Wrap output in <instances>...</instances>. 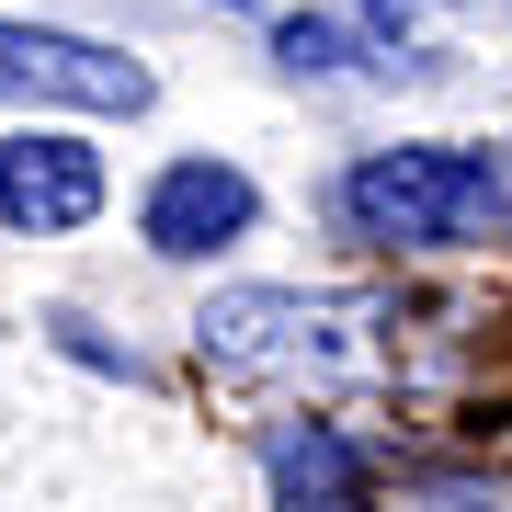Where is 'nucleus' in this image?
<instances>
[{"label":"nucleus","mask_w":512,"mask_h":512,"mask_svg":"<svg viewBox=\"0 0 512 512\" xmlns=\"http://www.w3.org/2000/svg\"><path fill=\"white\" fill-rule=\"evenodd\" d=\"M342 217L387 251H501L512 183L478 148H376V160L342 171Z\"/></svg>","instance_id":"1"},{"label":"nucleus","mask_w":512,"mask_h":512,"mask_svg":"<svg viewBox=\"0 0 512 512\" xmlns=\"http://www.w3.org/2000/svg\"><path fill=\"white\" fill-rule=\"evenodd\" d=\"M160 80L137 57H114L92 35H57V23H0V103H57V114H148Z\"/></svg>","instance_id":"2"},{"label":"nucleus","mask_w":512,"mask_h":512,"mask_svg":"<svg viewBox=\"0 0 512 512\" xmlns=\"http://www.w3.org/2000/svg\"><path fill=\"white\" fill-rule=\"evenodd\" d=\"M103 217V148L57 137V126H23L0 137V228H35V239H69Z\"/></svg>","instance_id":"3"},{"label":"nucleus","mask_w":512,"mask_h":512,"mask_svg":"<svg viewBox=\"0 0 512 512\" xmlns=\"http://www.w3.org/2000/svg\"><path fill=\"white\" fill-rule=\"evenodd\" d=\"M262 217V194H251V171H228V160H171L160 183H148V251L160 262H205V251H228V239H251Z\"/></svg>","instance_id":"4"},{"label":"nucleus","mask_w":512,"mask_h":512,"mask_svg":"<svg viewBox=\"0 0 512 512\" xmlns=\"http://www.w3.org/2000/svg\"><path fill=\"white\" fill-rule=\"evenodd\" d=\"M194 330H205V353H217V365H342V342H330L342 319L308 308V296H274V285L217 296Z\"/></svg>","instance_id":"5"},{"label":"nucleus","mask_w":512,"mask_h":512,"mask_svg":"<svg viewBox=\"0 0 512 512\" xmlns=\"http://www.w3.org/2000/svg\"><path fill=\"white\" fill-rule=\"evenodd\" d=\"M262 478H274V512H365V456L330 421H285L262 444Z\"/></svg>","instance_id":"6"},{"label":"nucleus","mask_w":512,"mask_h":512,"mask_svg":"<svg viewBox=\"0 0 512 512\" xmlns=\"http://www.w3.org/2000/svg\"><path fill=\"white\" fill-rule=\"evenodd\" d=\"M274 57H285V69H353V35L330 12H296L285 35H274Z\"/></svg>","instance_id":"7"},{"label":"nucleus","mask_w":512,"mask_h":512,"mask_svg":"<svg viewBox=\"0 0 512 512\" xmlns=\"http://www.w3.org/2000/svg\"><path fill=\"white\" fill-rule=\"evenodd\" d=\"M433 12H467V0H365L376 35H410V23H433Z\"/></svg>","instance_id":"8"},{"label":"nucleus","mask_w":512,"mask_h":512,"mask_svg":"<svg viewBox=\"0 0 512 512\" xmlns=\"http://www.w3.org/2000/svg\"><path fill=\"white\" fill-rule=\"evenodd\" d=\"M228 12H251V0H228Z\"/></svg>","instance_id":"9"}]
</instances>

==

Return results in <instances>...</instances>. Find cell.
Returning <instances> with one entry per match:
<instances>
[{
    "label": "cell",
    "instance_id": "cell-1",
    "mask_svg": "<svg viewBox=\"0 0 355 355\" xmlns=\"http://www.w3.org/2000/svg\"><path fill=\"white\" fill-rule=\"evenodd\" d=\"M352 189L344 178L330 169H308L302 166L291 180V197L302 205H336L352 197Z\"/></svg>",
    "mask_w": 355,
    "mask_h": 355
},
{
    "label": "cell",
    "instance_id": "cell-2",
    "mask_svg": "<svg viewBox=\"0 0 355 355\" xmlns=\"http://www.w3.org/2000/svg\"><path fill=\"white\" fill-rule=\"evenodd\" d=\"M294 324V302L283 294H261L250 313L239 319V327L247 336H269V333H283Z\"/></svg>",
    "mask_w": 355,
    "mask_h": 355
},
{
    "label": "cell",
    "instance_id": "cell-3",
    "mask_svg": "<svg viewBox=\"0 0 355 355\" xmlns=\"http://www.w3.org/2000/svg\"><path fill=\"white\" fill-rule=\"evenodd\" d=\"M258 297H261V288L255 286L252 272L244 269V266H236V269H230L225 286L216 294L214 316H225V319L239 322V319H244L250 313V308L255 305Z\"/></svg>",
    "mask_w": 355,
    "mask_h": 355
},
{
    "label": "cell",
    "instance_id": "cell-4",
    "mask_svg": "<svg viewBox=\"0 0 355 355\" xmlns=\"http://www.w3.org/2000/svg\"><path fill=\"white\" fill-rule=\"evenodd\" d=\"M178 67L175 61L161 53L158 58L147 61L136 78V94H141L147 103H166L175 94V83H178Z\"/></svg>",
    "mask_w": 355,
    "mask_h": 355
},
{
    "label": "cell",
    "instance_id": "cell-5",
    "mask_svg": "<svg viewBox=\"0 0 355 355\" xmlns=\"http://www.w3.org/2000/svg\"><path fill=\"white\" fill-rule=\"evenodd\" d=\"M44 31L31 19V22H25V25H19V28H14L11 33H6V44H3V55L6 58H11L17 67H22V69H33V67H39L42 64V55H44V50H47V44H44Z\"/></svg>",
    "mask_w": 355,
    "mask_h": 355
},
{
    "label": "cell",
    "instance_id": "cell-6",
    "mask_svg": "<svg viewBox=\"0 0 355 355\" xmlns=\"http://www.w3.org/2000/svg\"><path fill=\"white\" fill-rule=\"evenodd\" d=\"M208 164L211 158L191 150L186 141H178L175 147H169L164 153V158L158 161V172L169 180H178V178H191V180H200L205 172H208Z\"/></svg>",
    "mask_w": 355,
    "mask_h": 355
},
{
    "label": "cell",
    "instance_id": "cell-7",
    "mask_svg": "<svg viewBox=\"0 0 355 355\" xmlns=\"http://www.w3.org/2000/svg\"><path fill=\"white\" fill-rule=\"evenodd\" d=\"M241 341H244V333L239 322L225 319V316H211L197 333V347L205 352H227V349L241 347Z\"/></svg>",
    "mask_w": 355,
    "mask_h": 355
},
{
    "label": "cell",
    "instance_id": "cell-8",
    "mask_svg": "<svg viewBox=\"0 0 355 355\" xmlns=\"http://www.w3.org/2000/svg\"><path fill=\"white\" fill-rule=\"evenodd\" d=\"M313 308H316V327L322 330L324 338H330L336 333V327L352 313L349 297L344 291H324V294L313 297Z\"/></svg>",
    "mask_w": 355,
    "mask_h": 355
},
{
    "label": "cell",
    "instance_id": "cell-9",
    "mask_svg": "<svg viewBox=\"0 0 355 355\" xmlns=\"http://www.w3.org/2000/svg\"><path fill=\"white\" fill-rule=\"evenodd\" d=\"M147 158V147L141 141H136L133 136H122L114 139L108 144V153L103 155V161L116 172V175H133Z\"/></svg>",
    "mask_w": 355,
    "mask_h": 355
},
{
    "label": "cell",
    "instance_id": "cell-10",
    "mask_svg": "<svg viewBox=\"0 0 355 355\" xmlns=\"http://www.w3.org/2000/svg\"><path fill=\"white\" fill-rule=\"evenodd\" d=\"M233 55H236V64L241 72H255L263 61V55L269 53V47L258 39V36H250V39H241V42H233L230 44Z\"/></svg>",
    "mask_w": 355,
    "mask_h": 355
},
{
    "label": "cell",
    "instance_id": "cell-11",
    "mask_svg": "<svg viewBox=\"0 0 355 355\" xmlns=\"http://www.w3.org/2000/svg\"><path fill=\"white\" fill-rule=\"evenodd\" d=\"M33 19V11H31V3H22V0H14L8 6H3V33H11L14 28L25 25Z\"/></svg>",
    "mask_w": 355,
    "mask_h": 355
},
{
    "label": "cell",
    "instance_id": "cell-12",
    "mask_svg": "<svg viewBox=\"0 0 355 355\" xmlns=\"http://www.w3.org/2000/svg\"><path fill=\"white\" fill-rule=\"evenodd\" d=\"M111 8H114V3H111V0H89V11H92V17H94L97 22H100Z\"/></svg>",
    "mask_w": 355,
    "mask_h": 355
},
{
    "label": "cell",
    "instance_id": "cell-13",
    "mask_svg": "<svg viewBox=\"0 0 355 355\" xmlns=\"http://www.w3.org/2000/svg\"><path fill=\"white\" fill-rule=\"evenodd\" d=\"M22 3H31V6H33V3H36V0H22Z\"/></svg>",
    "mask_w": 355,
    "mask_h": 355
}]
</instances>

**EXERCISE DESCRIPTION:** Copy back the listing lines word for word, beginning at the line containing "Return results in" and continuing through the line containing "189L344 178L330 169H308L302", both included.

**THE SOLUTION:**
Return results in <instances>...</instances>. Find cell.
Returning <instances> with one entry per match:
<instances>
[{
    "label": "cell",
    "instance_id": "cell-1",
    "mask_svg": "<svg viewBox=\"0 0 355 355\" xmlns=\"http://www.w3.org/2000/svg\"><path fill=\"white\" fill-rule=\"evenodd\" d=\"M352 189L344 178L330 169H308L302 166L291 180V197L302 205H336L352 197Z\"/></svg>",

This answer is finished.